Que elas descubram o tipo de médico que o sistema delas vai produzir. Que descubram, nas salas de operação e nas enfermarias, que não é seguro confiar suas vidas às mãos de um homem cuja vida elas sufocaram. Não é seguro se ele é o tipo de homem que se ressente disso – e é menos seguro ainda se ele é o tipo de homem que não se ressente.”

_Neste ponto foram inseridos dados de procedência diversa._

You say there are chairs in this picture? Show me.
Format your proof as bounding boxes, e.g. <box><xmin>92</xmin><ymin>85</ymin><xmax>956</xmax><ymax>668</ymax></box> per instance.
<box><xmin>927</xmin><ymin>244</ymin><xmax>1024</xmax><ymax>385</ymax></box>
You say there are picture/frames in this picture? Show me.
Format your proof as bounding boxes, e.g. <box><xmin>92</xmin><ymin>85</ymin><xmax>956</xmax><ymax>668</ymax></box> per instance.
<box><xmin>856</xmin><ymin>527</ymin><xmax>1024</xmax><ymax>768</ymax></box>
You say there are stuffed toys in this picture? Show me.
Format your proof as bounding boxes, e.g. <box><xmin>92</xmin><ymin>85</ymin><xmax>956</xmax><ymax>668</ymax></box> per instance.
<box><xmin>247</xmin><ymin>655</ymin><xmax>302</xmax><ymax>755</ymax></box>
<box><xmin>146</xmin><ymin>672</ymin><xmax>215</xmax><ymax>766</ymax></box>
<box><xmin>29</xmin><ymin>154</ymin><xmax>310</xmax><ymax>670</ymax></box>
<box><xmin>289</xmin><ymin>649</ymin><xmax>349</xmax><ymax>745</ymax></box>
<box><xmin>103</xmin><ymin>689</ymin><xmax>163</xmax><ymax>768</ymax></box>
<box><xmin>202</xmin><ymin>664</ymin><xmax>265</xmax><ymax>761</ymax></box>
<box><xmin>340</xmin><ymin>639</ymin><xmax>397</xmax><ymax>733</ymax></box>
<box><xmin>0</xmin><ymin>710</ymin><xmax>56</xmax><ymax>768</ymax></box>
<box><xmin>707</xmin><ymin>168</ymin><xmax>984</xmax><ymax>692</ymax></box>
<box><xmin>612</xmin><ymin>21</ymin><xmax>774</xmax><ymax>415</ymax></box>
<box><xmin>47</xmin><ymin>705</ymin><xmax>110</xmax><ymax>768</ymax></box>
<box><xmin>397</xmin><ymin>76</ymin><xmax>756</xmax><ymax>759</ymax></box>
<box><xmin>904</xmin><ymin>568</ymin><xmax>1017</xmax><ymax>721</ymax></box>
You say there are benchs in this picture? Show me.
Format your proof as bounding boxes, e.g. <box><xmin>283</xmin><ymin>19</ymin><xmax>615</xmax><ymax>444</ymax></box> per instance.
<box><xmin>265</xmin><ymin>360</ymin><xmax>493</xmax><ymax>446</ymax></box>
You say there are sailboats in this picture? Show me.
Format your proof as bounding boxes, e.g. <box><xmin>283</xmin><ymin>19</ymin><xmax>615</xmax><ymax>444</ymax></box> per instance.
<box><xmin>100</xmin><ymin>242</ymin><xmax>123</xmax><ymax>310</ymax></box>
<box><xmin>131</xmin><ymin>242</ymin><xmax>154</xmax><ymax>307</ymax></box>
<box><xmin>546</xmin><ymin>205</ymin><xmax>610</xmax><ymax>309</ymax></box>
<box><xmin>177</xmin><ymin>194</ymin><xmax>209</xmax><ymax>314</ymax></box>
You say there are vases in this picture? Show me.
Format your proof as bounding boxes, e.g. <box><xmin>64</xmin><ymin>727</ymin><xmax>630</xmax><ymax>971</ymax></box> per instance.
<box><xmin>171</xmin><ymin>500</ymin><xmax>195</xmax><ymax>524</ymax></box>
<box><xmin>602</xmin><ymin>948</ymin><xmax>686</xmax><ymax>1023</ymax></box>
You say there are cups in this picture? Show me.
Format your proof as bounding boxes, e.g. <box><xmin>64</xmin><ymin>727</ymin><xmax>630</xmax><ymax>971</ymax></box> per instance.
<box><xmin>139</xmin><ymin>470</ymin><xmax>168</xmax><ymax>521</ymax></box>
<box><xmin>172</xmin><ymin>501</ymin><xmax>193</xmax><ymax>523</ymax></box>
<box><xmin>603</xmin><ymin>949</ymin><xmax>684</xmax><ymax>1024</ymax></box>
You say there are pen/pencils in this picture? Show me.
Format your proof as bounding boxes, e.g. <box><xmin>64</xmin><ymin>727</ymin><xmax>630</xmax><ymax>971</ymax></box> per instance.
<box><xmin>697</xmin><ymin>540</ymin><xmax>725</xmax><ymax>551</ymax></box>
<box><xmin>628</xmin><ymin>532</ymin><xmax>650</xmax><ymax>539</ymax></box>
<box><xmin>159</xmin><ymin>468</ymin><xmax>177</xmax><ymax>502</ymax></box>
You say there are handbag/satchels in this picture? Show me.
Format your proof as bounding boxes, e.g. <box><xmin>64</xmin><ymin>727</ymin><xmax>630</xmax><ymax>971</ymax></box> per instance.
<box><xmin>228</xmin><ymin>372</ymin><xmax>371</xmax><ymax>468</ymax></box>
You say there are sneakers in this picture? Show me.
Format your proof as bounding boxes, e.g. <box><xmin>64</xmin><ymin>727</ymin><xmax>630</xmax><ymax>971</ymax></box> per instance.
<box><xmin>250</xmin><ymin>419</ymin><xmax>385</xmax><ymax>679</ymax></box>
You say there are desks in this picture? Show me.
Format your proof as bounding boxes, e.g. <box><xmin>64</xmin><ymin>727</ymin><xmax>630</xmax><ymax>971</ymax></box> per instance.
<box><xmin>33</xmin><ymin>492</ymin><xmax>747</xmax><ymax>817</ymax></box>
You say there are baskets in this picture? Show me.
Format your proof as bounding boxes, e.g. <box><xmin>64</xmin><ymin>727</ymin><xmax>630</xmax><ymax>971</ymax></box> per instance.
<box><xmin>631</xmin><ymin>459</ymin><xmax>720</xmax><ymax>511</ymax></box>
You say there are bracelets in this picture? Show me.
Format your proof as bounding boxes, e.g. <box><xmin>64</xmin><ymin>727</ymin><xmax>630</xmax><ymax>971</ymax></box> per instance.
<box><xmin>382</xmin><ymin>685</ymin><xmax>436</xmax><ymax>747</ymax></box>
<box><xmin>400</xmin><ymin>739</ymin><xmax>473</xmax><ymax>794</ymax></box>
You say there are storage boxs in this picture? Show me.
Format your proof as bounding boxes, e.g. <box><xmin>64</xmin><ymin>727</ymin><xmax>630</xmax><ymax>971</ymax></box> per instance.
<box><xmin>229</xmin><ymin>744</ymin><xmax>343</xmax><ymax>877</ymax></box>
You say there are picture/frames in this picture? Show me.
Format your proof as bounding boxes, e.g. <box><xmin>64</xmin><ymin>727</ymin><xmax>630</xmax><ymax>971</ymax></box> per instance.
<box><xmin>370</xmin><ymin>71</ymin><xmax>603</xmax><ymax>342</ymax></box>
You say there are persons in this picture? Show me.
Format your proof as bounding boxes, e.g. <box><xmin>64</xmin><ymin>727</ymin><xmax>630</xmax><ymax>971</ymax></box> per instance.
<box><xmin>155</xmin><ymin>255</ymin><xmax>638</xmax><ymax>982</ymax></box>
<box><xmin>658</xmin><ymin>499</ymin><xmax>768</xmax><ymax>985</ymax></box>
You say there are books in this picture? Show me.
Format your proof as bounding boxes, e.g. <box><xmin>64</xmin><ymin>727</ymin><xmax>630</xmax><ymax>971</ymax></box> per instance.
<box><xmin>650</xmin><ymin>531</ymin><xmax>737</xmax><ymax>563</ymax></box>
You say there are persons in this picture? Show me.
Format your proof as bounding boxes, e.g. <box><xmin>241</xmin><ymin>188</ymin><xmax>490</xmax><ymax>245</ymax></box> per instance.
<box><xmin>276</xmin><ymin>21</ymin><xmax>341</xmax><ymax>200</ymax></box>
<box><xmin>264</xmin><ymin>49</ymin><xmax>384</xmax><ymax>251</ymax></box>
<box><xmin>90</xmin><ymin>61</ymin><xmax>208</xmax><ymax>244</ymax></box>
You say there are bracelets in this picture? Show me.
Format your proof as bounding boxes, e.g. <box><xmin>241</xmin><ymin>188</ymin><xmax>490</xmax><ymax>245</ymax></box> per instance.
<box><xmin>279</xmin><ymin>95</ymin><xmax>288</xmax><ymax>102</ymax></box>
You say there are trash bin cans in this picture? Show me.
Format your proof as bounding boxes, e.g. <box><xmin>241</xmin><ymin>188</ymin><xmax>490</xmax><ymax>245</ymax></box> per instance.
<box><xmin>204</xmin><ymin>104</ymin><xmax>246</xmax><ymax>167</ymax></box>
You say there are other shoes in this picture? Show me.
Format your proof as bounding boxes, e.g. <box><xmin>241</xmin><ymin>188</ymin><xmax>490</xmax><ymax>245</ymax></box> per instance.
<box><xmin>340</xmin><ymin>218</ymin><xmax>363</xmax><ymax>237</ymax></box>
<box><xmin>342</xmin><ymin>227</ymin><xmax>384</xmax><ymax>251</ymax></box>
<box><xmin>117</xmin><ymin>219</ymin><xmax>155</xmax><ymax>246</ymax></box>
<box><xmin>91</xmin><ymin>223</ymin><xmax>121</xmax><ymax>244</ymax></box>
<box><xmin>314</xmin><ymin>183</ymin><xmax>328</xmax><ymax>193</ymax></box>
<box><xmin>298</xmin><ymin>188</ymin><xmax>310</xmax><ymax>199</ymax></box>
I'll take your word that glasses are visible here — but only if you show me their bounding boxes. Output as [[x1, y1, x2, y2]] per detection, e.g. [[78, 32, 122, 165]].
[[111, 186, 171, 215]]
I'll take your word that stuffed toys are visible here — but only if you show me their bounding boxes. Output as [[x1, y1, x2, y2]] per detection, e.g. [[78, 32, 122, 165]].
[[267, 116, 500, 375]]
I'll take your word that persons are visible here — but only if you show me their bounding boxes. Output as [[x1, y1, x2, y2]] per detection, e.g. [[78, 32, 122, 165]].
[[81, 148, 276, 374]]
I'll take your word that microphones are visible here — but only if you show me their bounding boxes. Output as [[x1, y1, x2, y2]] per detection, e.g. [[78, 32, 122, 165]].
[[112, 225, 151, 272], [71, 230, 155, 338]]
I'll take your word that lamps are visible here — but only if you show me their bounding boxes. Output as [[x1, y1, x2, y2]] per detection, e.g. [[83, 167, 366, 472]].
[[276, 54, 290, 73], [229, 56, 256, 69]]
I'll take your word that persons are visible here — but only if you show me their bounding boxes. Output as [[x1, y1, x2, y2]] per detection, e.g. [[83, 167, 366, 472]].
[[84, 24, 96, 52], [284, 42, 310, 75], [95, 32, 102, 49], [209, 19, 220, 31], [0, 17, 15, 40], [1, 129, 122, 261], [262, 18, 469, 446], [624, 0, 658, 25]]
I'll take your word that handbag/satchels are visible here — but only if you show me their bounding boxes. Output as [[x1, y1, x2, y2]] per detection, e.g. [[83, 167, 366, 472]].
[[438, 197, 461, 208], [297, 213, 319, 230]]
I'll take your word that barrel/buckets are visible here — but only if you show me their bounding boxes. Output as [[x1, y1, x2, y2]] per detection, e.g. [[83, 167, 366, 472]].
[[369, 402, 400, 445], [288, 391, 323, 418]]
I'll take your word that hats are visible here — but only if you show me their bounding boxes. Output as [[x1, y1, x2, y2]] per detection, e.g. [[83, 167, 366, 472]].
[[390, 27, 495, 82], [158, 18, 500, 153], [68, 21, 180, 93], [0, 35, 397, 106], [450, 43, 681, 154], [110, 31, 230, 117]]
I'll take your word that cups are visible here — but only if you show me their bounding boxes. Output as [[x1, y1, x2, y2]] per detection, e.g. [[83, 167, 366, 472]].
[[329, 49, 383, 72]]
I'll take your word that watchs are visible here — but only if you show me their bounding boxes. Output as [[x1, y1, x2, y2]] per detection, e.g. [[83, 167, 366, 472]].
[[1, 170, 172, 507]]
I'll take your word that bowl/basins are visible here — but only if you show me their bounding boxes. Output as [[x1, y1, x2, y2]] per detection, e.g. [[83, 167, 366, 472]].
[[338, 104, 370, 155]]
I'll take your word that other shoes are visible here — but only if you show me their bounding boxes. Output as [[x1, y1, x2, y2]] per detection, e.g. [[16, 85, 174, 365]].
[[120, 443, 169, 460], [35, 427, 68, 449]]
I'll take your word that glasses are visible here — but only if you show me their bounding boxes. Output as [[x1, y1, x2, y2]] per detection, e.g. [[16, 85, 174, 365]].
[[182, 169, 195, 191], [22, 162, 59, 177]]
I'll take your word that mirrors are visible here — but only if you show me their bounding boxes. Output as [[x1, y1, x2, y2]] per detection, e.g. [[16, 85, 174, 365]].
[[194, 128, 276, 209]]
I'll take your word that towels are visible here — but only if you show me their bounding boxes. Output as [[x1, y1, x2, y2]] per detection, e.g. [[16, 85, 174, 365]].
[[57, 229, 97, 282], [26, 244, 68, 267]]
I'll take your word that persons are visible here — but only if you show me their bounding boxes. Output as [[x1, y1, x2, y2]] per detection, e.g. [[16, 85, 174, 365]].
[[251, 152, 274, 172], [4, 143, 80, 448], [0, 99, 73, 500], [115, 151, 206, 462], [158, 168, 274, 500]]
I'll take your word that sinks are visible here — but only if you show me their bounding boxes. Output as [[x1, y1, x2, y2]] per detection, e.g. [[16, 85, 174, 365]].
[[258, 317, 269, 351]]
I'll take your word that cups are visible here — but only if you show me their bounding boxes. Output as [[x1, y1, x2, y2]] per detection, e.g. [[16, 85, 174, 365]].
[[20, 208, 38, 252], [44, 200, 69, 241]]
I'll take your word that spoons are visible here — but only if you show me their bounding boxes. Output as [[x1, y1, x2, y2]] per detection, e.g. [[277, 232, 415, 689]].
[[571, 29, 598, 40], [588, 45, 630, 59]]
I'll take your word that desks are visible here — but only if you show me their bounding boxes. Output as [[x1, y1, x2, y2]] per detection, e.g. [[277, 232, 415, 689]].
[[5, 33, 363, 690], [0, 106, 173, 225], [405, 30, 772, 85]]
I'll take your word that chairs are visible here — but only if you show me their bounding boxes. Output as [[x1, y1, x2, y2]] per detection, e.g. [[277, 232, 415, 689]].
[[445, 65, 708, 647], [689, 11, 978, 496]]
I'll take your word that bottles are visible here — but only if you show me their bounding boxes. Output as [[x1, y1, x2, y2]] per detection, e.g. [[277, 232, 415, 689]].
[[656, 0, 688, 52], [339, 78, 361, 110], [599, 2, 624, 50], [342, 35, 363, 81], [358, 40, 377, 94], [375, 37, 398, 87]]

“Dificilmente uma obra irá colocar de forma tão clara e transparente o conflito entre o Estado e a iniciativa privada, uma realidade ainda atual em muitas sociedades. Em seu esforço de empreender, gerar empregos e produção, o empresário se depara com um Estado burocrático que limita suas ações. Várias obras históricas retratam essa mesma temática, mas somente o texto primoroso de Ayn Rand destaca o sofrimento humano gerado por todo este processo.” – Jorge Gerdau Johannpeter – Presidente do Conselho de Administração da GERDAU

“A crise de 2007 e 2008 trouxe de volta a ameaça do Estado totalitário, controlador, pesado, burocrático e opressor. John Galt é a resposta a este leviatã. A longo prazo é o capitalismo que proporcionará mais riqueza e bem-estar.” – Salim Mattar Presidente do Conselho de Administração e CEO da Localiza Rent a Car S/A

A VIRTUDE DO EGOÍSMO

  • A pergunta “a vida não requer um pacto?” é geralmente feita por aqueles que falham ao diferenciar um princípio básico e algum  desejo específico concreto.
    (…) A desculpa dada em todos os casos do gênero é que o “pacto” é apenas temporário, e que a integridade pessoal será recompensada em algum futuro indeterminado. Mas não se pode corrigir a irracionalidade de um marido ou esposa submetendo-se a ela e encorajando-a a crescer. O indivíduo não pode alcançar a vitória de suas ideias ajudando a propagar as opostas às suas. Não se pode oferecer uma obra prima literária, quando se ficou rico e famoso, para um círculo de leitores que se conquistou escrevendo lixo. Se se achou difícil manter lealdade às próprias convicções iniciais, uma sucessão de traições – que ajudaram aumentar o poder daquilo nocivo que ele não teve coragem para combater não tornará a tarefa mais fácil depois, pelo contrário, a fará virtualmente impossível. NÃO PODE HAVER PACTOS COM PRINCÍPIOS MORAIS. ” Em qualquer pacto entre comida e veneno, somente a morte pode vencer. Em qualquer pacto entre o bem e o mal, somente o mal pode lucrar” (Quem é John Galt). Então você fica tentando perguntar : A vida não exige um pacto? Traduza a pergunta o seu real significado: “A vida não exige a reação daquilo que é verdadeiro e bom ante o falso e o mau? A resposta é exatamente isto que a vida proíbe – se alguém deseja conquistar nada mais do que uma extensão de anos torturantes gastos em autodestruição progressiva.”